Sul fronte valutario il Bloomberg Dollar Spot Index, paniere che monitora la divisa americana nei confronti delle altre dieci maggiori monete, segna un progresso superiore allo 0,30% a fronte di un calo di pari entità per lo yen sul biglietto verde. A Tokyo il Nikkei 225 perde lo 0,74% (fa meglio l'indice più ampio Topix, deprezzatosi comunque dello 0,45%). Sul fronte macroeconomico, in marzo la massa monetaria M2 è cresciuta in Giappone del 2,0% annuo, in accelerazione dall'1,7% di febbraio, a 1.274.900 miliardi di yen (6.857 miliardi di euro). La lettura si confronta con il progresso dell'1,6% del consensus. La massa monetaria M3 è invece salita dell'1,4% contro l'1,2% precedente.

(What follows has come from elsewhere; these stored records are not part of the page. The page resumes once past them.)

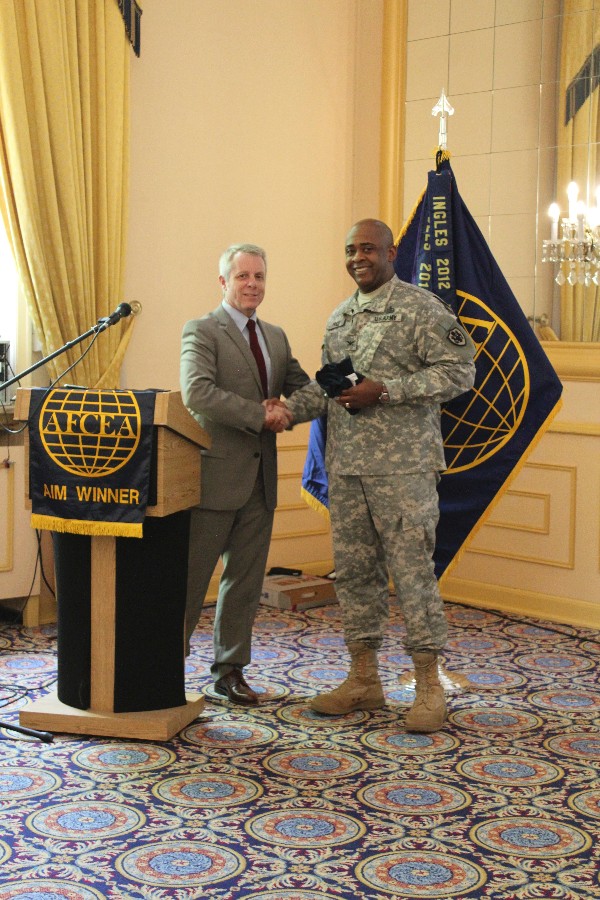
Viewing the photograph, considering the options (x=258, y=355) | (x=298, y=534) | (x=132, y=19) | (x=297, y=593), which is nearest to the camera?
(x=258, y=355)

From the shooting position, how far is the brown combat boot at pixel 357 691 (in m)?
3.84

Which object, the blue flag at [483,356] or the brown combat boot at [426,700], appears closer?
the brown combat boot at [426,700]

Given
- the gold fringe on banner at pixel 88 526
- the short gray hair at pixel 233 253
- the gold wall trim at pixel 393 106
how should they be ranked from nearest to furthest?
the gold fringe on banner at pixel 88 526 < the short gray hair at pixel 233 253 < the gold wall trim at pixel 393 106

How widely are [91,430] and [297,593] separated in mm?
2376

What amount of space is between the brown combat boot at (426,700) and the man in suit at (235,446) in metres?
0.61

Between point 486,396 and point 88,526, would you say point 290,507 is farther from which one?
point 88,526

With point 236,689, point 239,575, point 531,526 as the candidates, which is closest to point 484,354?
point 239,575

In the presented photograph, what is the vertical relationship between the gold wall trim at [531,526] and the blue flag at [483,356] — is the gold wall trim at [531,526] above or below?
below

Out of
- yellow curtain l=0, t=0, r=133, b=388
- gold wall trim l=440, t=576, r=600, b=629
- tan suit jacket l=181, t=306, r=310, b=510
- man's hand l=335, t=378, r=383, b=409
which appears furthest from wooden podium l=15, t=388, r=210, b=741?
gold wall trim l=440, t=576, r=600, b=629

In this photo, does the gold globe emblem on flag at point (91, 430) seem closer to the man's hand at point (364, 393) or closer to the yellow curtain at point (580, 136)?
the man's hand at point (364, 393)

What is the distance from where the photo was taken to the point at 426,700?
373 centimetres

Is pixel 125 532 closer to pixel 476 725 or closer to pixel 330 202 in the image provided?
pixel 476 725

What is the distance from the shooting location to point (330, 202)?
6.27m

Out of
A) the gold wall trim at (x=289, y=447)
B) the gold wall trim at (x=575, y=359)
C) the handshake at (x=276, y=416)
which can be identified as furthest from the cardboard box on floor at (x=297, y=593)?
the handshake at (x=276, y=416)
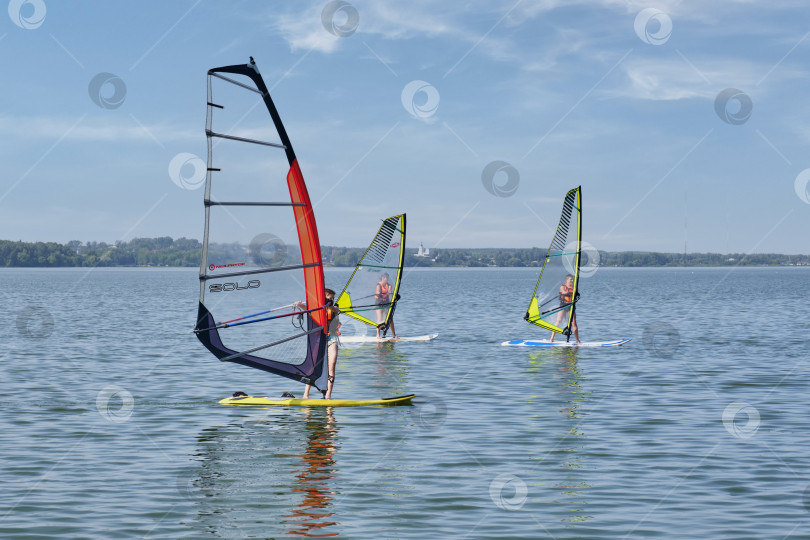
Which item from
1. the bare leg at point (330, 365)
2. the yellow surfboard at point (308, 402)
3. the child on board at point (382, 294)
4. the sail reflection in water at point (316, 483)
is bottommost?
the sail reflection in water at point (316, 483)

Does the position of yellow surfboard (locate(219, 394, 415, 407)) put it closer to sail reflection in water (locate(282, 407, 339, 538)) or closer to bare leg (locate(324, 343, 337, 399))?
bare leg (locate(324, 343, 337, 399))

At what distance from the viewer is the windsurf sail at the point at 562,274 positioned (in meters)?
30.6

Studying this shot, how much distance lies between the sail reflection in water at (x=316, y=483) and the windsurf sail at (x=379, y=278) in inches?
632

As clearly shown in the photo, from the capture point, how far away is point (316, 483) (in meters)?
12.2

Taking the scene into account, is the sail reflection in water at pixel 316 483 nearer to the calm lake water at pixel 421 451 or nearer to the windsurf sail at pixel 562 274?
the calm lake water at pixel 421 451

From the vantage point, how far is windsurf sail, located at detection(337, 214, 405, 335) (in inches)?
1297

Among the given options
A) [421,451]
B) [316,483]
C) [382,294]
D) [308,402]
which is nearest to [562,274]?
[382,294]

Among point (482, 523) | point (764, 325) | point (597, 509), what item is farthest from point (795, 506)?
point (764, 325)

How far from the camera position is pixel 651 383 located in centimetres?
2262

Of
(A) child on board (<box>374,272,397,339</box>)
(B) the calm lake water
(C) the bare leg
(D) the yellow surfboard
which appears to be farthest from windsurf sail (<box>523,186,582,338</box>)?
(C) the bare leg

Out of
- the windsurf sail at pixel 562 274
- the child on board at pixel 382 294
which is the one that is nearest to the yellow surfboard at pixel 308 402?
the windsurf sail at pixel 562 274

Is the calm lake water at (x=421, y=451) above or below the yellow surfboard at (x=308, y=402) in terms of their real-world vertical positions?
below

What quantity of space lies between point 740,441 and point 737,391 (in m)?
6.65

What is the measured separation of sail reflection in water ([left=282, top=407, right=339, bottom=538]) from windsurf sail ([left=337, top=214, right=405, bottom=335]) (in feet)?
52.7
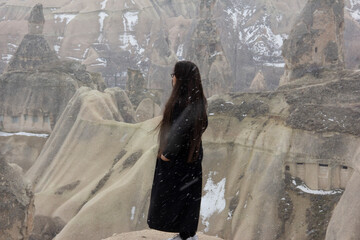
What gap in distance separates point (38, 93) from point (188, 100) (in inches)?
869

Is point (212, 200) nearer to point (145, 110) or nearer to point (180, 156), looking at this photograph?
point (180, 156)

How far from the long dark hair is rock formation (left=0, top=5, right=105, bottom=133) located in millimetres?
21129

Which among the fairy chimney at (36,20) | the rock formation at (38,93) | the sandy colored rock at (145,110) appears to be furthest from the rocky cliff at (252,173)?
the fairy chimney at (36,20)

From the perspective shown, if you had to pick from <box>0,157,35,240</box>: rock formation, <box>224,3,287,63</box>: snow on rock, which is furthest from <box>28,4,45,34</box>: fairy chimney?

In marzo la produzione di auto è rimbalzata in Cina del 74,4% annuo, a 2,92 milioni di unità, dopo il crollo del 20,5% di febbraio. Le vendite sono invece cresciute del 60,6% annuo a circa 2,90 milioni di veicoli. Performance trainata dai mercati esteri (in aumento del 74,0% annuo), a fronte della debolezza registrata in casa (15,2% il declino delle vendite domestiche). Contrastate le piazze cinesi. A meno di un'ora dallo stop agli scambi lo Shanghai Composite si muove sulla parità, contro rialzi di circa lo 0,20% e lo 0,50% rispettivamente per Shanghai Shenzhen Csi 300 e Shenzhen Composite. Male invece Hong Kong: l'Hang Seng è infatti in declino di oltre l'1% (fa meglio l'Hang Seng China Enterprises Index, sottoindice di riferimento nell'ex colonia britannica per la Corporate China, con un calo comunque intorno allo 0,80%). A Seoul è superiore all'1% la flessione del Kospi, mentre a Sydney è stato dello 0,39% il ribasso dell'S&P/ASX 200 in chiusura.